Close the generation gap. The song, “My Generation”, describes the passion of youth in lyrics that say, “My generation is dying to be heard/Dying to be heard and understood/But no one is listening.” But how do we get our elders to listen? Mullins explains, “There is a chant in the song that says, ‘We are the youth/We are the future’, whether the older generation recognizes that, realizes it, or respects it, it’s inevitable we will become the leaders. We will become the future.” As time passes, the younger generation will naturally take over the leadership of our society. Mullins added, “With age comes wisdom and comes growth. I think that even if these kids in the scene right now feel totally different in twenty years then they do right now, they still deserve to be heard. They still deserve to be loved and to be understood.” No matter what kids are interested in, Mullins believes that a little understanding would go a long way to avoiding the serious issues this generation faces.
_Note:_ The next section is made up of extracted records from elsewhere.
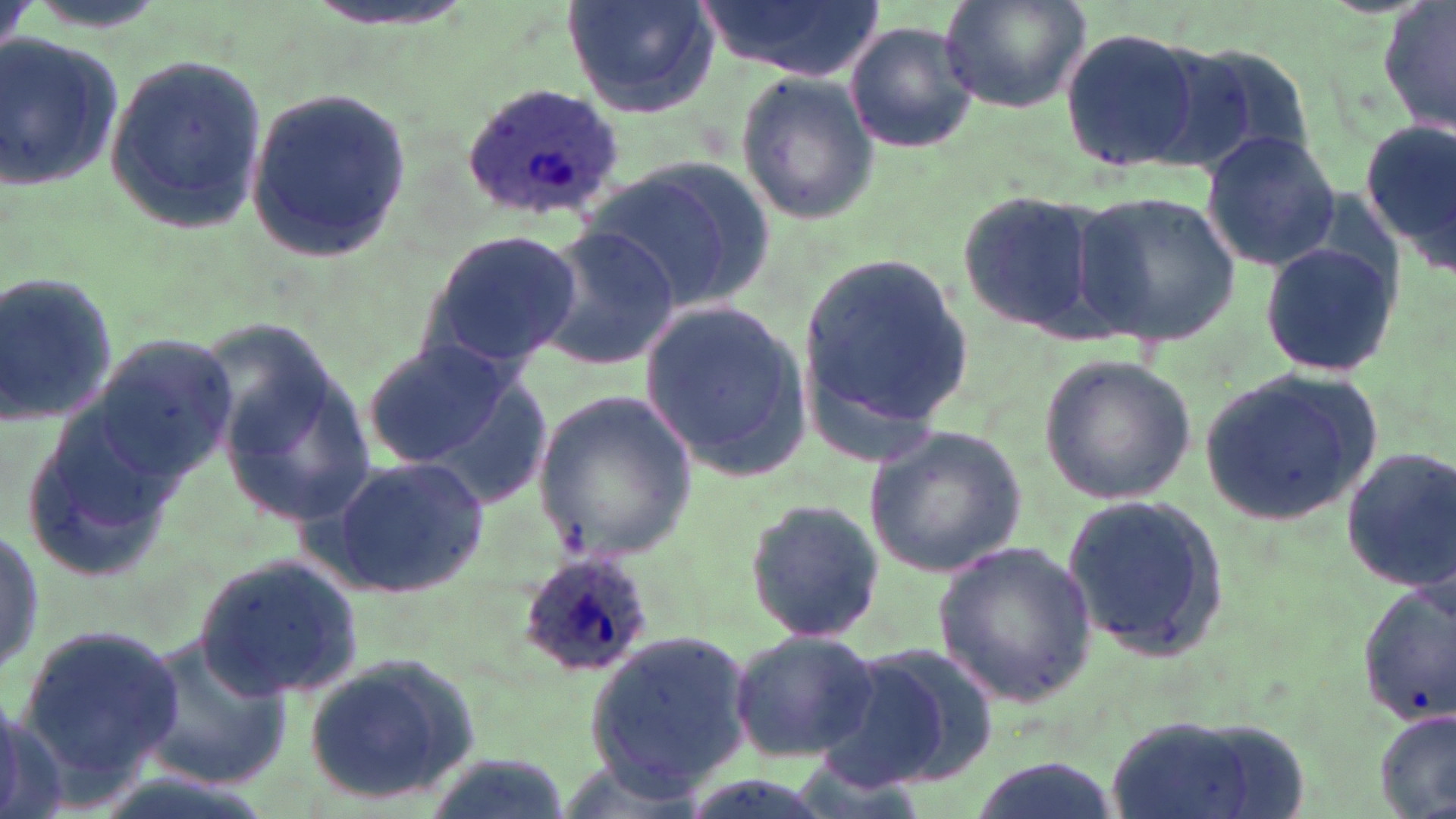

{
  "slide_level_diagnosis": "Plasmodium ovale",
  "modality": "light microscopy",
  "stain": "May-Grünwald-Giemsa",
  "magnification": "1000x",
  "preparation": "thin blood film",
  "plasmodium_ovale_infected_red_blood_cell_locations": "approximate bounding boxes as named x1/y1/x2/y2 corners in pixels: (x1=462, y1=82, x2=625, y2=221), (x1=514, y1=551, x2=659, y2=683)",
  "uninfected_red_blood_cell_locations": "approximate bounding boxes as named x1/y1/x2/y2 corners in pixels: (x1=304, y1=0, x2=478, y2=33), (x1=561, y1=0, x2=718, y2=118), (x1=698, y1=0, x2=884, y2=79), (x1=940, y1=0, x2=1091, y2=116), (x1=1381, y1=0, x2=1456, y2=139), (x1=842, y1=21, x2=977, y2=155), (x1=1061, y1=25, x2=1213, y2=173), (x1=1, y1=30, x2=122, y2=189), (x1=1164, y1=35, x2=1318, y2=175), (x1=105, y1=52, x2=266, y2=235), (x1=734, y1=70, x2=882, y2=224), (x1=245, y1=86, x2=410, y2=264), (x1=1360, y1=119, x2=1456, y2=266), (x1=1201, y1=129, x2=1341, y2=271), (x1=588, y1=157, x2=769, y2=313), (x1=957, y1=188, x2=1110, y2=338), (x1=1073, y1=190, x2=1240, y2=347), (x1=531, y1=227, x2=679, y2=369), (x1=416, y1=228, x2=582, y2=377), (x1=1259, y1=239, x2=1399, y2=379), (x1=798, y1=250, x2=975, y2=449), (x1=0, y1=271, x2=117, y2=432), (x1=640, y1=298, x2=812, y2=482), (x1=84, y1=334, x2=237, y2=492), (x1=362, y1=338, x2=517, y2=470), (x1=215, y1=348, x2=378, y2=535), (x1=1039, y1=355, x2=1195, y2=505), (x1=1197, y1=369, x2=1385, y2=524), (x1=533, y1=387, x2=698, y2=564), (x1=19, y1=396, x2=186, y2=580), (x1=862, y1=423, x2=1029, y2=579), (x1=1341, y1=448, x2=1454, y2=590), (x1=324, y1=454, x2=488, y2=599), (x1=1061, y1=491, x2=1229, y2=663), (x1=741, y1=494, x2=887, y2=647), (x1=0, y1=517, x2=45, y2=690), (x1=933, y1=541, x2=1099, y2=705), (x1=197, y1=554, x2=362, y2=701), (x1=1351, y1=582, x2=1455, y2=723), (x1=14, y1=625, x2=186, y2=787), (x1=584, y1=628, x2=755, y2=793), (x1=727, y1=629, x2=879, y2=760), (x1=137, y1=632, x2=294, y2=787), (x1=825, y1=642, x2=999, y2=792), (x1=301, y1=655, x2=482, y2=806), (x1=1376, y1=706, x2=1455, y2=818), (x1=1096, y1=710, x2=1304, y2=819), (x1=423, y1=750, x2=569, y2=819), (x1=964, y1=753, x2=1121, y2=819)",
  "image_size": "1456×819 pixels",
  "field_of_view": "one of a larger specimen"
}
Listening more can keep young people from falling into the wrong crowd or believing undesirable messages.
It’s a long and winding road. Mullins points out that, “Everybody has the ability to be a horrible person or a great person. I think, honestly, the majority of growth in life comes from thankfulness. When you wake up in the morning, you have the choice to be thankful, to show gratitude, or to be bitter.” It is a simple concept, but one of the hardest to accomplish. He disclosed, “You have to constantly choose to be thankful. You have to constantly choose happiness over sulking in your sorrows. It’s inevitable that we’re going to have off days and sometimes we need to remove ourselves from the crowd and take some time to just listen.” While it is impossible to control everything, we do have the power to design our own perspective and the type of person we want to be. With a daily dose of reinforcement and the wisdom to know when to step back, anyone can be the good guy.
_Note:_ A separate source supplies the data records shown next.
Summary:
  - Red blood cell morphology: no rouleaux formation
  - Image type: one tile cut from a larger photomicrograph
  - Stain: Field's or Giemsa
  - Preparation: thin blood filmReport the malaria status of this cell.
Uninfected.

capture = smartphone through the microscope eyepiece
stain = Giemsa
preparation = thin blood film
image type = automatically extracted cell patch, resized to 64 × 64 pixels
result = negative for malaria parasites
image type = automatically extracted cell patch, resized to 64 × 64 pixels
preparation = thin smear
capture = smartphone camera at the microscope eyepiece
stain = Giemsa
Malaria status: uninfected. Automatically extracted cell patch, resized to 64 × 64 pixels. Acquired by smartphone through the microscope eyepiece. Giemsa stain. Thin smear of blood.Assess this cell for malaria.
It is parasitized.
The past and future can benefit each other. There is a rather substantial age difference between Matty Mullins and I. We grew up in disparate generations, but none of it mattered when we sat down to chat. I was fascinated by his open honest responses to my questions that provided valuable cultural insight on the youth of today. I admire his strong Christian beliefs and dedication to his family and music. When I listened to him, I found that Mullins and I share the same view on so many important issues. I was inspired by a young man who has merged his message with music, successfully encouraging millions of fans to connect and discover the power within themselves. There was no generation gap or age difference as we spoke openly on numerous topics.
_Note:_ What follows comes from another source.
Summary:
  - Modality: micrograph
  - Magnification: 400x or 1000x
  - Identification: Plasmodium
The proof is the bottom line. Signed to Rise Records, Memphis May Fire have seen their share of success. Their critically acclaimed album, Unconditional, has been wildly popular with fans worldwide, because it resonates with relevant lyrics and complicated, compelling music. They have toured the world, playing to packed houses and sold out shows. One of the largest crowds at Warped Tour gathered to watch Memphis May Fire perform, responding to Mullins with smiles, positive energy, and lots of jumping. He also released a self-titled solo album in 2014 through the same label. All in all, I believe Matty Mullins is definitive proof that good guys do not always finish last.